:: Excerpt ::
- Opening Delimiter -

A: I’m not sure about that. At the military level, then it is possible to know almost everything because no Tatmadaw operation takes place without very extensive communications from Rangoon to the regional commands and to the Light Infantry Divisions, the LIDs, and from those commands and divisions to the subordinate battalions and companies. So whenever there is new equipment introduced into a particular area, a new artillery system, for example, or a new battalion comes into a particular village, then that is very easy to monitor.

With regard to what [junta leaders] are actually thinking, then I don’t think that technical intelligence is going to help you very much there. More could probably be done in terms of monitoring their phone calls. But they’re smart enough when it comes to policy discussions between members of the junta not to use telephones and other communications systems which can be monitored.

So you really have to [make] a very clear distinction between…intelligence about military matters and intelligence about political developments. And it may well be where most of the intelligence is known, like at the military level, is in fact the least important area. Less is known about political developments but they’re the really important developments.

Q: What kind of signals and human intelligence capabilities does the junta have in Thailand?

- Closing Delimiter -

:: Task item A ::
According to the interview on intelligence about Myanmar's junta, how do junta members keep their policy discussions from being monitored?
:: Task item B ::
In the interview on intelligence about Myanmar's junta, rewrite the paragraph beginning "So you really have to" as a short bulleted list that keeps its main points.
:: Task item C ::
Continue the interview on intelligence about Myanmar's junta from its last line, writing the next part of the exchange.
You won't need the items after this text.

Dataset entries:
- Opening Delimiter -

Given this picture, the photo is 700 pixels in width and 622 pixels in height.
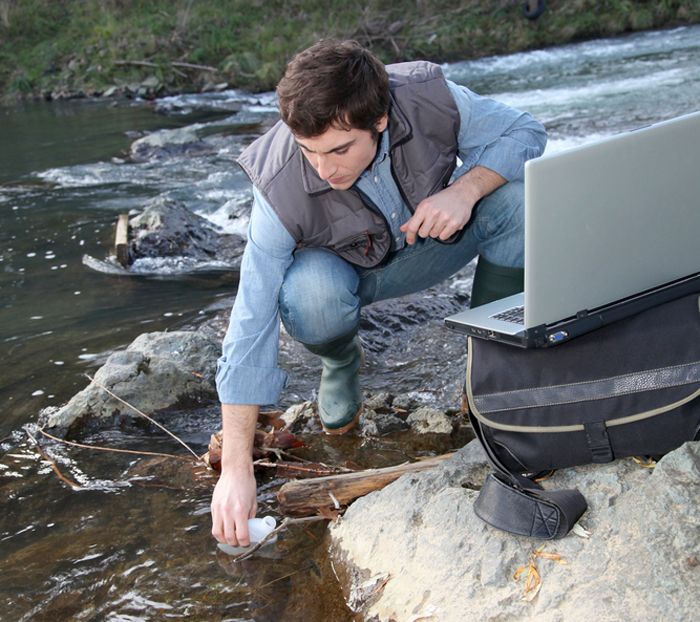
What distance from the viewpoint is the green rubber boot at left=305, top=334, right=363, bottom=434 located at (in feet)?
9.93


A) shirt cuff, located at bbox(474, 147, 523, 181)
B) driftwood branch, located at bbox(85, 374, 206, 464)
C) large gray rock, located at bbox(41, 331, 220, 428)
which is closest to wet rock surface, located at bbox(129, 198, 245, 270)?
large gray rock, located at bbox(41, 331, 220, 428)

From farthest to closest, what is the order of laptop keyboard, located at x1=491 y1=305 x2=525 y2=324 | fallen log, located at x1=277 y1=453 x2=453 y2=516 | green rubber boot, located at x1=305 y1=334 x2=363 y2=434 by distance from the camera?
green rubber boot, located at x1=305 y1=334 x2=363 y2=434
fallen log, located at x1=277 y1=453 x2=453 y2=516
laptop keyboard, located at x1=491 y1=305 x2=525 y2=324

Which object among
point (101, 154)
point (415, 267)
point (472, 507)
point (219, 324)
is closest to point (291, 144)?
point (415, 267)

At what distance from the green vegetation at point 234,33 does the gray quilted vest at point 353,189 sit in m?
13.8

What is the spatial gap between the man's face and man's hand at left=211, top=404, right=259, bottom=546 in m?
0.77

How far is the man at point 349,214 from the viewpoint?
234 centimetres

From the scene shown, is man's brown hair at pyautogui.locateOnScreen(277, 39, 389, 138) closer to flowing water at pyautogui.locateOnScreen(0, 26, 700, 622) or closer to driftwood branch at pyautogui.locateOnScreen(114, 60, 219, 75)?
flowing water at pyautogui.locateOnScreen(0, 26, 700, 622)

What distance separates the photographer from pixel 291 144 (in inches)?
103

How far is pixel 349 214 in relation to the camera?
2689 millimetres

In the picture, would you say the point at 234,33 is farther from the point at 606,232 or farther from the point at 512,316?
the point at 606,232

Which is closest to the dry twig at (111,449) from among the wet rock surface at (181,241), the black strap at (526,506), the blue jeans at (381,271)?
the blue jeans at (381,271)

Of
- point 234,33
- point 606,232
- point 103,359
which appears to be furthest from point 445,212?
point 234,33

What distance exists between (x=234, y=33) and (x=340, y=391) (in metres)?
18.6

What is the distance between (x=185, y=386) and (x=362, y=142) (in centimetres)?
149
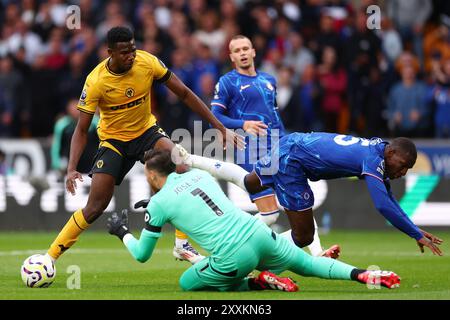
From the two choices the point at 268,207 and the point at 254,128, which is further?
the point at 268,207

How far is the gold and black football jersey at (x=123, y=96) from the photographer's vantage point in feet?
36.6

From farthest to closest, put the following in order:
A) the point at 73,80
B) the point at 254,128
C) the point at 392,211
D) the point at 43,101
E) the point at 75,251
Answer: the point at 43,101, the point at 73,80, the point at 75,251, the point at 254,128, the point at 392,211

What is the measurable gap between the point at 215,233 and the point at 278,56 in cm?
1154

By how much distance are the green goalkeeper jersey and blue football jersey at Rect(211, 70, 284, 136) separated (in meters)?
3.46

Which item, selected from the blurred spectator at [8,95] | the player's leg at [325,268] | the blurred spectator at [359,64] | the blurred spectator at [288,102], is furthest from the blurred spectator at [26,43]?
the player's leg at [325,268]

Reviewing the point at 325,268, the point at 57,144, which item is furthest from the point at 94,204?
the point at 57,144

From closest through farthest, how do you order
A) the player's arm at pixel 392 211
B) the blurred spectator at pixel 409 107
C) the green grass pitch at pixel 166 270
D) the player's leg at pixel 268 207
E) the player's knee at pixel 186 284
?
the green grass pitch at pixel 166 270 < the player's arm at pixel 392 211 < the player's knee at pixel 186 284 < the player's leg at pixel 268 207 < the blurred spectator at pixel 409 107

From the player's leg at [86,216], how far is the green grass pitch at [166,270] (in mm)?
376

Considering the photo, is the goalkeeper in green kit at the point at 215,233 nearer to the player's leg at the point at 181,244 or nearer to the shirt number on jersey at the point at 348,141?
the shirt number on jersey at the point at 348,141

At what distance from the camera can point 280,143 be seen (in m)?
11.3

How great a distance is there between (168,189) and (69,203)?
343 inches

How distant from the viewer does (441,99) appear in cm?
1977

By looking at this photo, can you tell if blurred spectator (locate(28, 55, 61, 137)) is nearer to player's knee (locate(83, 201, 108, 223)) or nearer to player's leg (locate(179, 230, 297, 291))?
player's knee (locate(83, 201, 108, 223))

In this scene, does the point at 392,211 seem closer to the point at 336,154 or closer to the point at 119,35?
the point at 336,154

- Closing Delimiter -

:: Exercise output A ::
They don't use telephones and other communications systems that can be monitored.

:: Exercise output B ::
- Intelligence about military matters must be clearly separated from intelligence about political developments.
- Most is known at the military level, which may be the least important area.
- Less is known about political developments, but they are the really important ones.

:: Exercise output C ::
A: Their capabilities for radio and telephone interception within Thailand are very substantial but not comprehensive. In Bangkok, there is a major intercept station in the office of the Defense Attache near the embassy there, which would be able to monitor a wide range of telephone and radio communications; in other words, the particular frequencies that they’re interested in and the particular telephone numbers and subscribers that they’re interested in. I believe also that in Chiang Mai that they have had at different times the capabilities for monitoring telephone conversations as well…

In other places along the border, such as in Myawaddy, they have limited capabilities, limited geographical capabilities; in other words they can monitor telephone communications within the Mae Sot area but they would not be able to do this systematically right throughout Thailand and not right down the Thai-Burma border. It would depend on where they’ve been able to install receivers for monitoring, not just the analog but more particularly the digital mobile telephone communications, and that’s not an easy job to do. So there’d be particular places such as Myawaddy where they can do it but not comprehensively.

Q: Is Thailand the most important country in Southeast Asia that Burma would listen to?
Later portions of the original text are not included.